# Saanen doe



## ETDairygoats (Feb 16, 2013)

Might be reserving a doeling from this doe. What do you guys think of her?


----------



## DesertFlowerNigerians (Mar 27, 2014)

That's one good looking doe. 

_________________________________________________

*Desert Flower Ranch Nigerian Dwarf Goats*
http://www.desertflowerranchaz.com

Home to a small herd of 4 does, 2 wethers and 2 bucks.

~Charisa~


----------



## peggy (Aug 11, 2010)

Looks very nice. Her stance is off a bit though. She seems to have nice extension of brisket. Lovely long neck, lots of depth, though would like to see a little more length. A little roached in the back but it could be the stance. I like her udder, nice teats and fore udder extension.
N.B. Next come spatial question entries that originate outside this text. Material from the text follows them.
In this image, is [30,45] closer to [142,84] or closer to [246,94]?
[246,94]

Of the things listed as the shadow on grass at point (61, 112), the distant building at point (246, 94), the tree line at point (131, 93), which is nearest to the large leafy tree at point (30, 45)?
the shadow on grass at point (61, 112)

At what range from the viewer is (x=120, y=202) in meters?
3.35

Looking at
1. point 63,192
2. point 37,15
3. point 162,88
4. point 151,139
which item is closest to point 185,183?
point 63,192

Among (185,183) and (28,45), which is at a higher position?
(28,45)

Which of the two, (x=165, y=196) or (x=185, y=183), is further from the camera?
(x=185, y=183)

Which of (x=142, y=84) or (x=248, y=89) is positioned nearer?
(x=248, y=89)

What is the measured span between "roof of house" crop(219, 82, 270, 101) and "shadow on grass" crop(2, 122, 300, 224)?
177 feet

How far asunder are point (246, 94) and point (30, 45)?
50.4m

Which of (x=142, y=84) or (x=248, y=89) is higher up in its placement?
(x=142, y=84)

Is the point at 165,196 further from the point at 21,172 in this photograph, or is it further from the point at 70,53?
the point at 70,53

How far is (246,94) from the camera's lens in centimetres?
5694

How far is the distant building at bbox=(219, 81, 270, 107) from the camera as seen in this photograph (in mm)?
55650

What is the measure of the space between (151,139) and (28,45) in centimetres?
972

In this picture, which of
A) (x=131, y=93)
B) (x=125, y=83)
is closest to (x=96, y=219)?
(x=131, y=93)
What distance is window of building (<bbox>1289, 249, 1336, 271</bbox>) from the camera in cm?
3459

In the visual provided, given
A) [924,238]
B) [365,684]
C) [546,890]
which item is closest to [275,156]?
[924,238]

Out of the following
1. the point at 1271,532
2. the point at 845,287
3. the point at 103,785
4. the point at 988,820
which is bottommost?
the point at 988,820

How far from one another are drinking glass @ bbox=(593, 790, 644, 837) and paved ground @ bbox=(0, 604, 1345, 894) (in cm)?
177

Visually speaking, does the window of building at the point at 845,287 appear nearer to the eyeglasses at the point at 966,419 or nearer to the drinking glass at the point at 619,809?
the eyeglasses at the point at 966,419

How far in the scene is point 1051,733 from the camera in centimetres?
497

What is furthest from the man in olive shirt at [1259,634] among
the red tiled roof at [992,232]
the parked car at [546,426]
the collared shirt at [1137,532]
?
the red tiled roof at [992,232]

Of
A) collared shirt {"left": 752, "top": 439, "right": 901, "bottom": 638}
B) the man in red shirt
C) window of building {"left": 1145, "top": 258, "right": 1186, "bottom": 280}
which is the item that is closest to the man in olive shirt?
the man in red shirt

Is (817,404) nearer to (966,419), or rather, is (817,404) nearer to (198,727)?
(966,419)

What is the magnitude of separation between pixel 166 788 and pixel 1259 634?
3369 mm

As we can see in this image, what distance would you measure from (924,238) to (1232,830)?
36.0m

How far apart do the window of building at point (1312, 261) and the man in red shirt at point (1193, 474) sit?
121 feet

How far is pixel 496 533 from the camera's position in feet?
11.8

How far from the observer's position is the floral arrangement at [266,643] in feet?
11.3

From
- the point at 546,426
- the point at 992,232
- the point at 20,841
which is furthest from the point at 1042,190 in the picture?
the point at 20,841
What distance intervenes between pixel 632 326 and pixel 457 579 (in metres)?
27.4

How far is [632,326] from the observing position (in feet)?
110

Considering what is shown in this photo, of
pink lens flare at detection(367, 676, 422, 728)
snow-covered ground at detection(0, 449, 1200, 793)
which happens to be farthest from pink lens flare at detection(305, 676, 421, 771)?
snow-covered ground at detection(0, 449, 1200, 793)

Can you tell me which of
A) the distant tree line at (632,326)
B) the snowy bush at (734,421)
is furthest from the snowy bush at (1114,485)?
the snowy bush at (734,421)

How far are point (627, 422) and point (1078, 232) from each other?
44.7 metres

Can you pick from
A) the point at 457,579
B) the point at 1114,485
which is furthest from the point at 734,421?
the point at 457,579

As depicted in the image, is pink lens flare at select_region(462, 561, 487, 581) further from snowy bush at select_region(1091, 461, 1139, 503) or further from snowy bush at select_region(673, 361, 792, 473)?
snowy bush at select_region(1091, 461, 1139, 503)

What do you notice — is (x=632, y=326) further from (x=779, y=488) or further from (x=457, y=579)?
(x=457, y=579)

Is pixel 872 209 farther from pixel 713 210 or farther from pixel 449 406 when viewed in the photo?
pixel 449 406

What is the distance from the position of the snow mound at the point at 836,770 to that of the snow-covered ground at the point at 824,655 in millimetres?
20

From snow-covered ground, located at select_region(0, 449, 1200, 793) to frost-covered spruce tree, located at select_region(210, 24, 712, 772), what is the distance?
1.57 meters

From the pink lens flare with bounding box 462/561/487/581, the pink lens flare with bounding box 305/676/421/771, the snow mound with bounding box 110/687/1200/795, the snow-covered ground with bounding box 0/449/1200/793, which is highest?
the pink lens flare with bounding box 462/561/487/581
She should have some beautiful kids bred to the right buck.


----------



## ETDairygoats (Feb 16, 2013)

Thanks  I think she is standing a bit weirdly! 
This is her kid (goatling now though) she won best goatling in the Saanen Nationals.


----------



## ETDairygoats (Feb 16, 2013)

Another pic of the doe (on the left)


----------



## Emzi00 (May 3, 2013)

There are some things I don't like, but overall she's a real nice doe.


----------



## ETDairygoats (Feb 16, 2013)

Thanks  She won the National Saanen Breed show in the UK.


----------



## J.O.Y. Farm (Jan 10, 2012)

She's a pretty girl


----------



## ETDairygoats (Feb 16, 2013)

Thanks Skyla 

We bought her doe kid


----------



## ksalvagno (Oct 6, 2009)

Very cute!


----------



## peggy (Aug 11, 2010)

Congratulations!!


----------



## J.O.Y. Farm (Jan 10, 2012)

Congrats!! She sure is a cutie and even has wattles! 

So your back into dairy goats?


----------



## ETDairygoats (Feb 16, 2013)

Thanks!

Yep! Couldn't stand not having them!!


----------